P085: Tiny Motions Matter


by Beth Bartel - NSF # EAR 1261833 | Summer 2017

The “Loneliest Road in America,” Highway 50 across Nevada, is getting slightly longer every year. This motion is measured by PBO station P085 and its counterparts, which comprise a transect of more than 60 GPS stations anchored across the Great Basin. This region spans from Idaho down to Mexico and from Utah’s Wasatch Mountains in the east to California’s Sierra Nevada in the west. In between lie 800 km (500 miles) of slowly extending crust. P085, in central Nevada, is moving 2.9 mm per year (0.11 in/yr) away from Salt Lake City. Stations in California are moving westward even faster: PBO station P349, on the southern shore of Lake Shasta, moves west at more than twice that rate (6.6 mm/yr, or 0.26 in/yr). These increasing motions indicate that the whole region is extending, by about 14 mm/yr (0.55 in/yr). The extension is hard to notice year to year, but even millimeters add up!
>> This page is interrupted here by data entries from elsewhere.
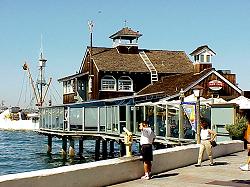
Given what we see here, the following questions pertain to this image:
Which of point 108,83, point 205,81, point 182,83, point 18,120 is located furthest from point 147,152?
point 18,120

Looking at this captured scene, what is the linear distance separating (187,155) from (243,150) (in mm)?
5627

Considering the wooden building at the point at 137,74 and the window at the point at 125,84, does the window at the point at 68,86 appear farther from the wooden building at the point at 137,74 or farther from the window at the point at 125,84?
the window at the point at 125,84

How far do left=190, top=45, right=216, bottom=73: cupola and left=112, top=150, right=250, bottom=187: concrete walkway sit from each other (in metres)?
32.2

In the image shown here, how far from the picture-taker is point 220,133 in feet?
84.2

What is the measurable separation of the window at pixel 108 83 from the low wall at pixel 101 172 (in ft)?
115

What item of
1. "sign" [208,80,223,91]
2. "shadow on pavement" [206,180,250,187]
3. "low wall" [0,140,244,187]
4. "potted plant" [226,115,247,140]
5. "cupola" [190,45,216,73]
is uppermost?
"cupola" [190,45,216,73]

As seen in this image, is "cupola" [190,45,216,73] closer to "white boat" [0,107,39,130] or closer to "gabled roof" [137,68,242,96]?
"gabled roof" [137,68,242,96]

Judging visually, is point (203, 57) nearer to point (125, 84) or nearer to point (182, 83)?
point (182, 83)

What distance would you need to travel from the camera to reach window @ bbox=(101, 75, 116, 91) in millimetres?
51719

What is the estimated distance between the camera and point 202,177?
13844mm

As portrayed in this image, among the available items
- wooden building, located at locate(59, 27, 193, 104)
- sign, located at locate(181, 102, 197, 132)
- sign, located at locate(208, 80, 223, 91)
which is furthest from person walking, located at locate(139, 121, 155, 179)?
wooden building, located at locate(59, 27, 193, 104)

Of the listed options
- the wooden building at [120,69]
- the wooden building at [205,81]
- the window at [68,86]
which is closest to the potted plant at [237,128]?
the wooden building at [205,81]

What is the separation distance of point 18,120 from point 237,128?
344ft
Assuming it has been constant through time, this means that there would have been up to 13.6 km of expansion over a 17- million-year timespan across the Basin and Range province, creating its characteristic topography of long valleys interspersed with north–south oriented mountain ranges. The mountain ranges continue to rise today, millimeters at a time. This ongoing motion also eventually builds enough accumulated strain to generate earthquakes, such as the magnitude 6.9 Borah Peak earthquake of 1983 in Idaho’s Lost River Range. Researchers use data from P085 and its counterparts to assess earthquake hazard through this region and to better understand the terrain and Earth structure below it.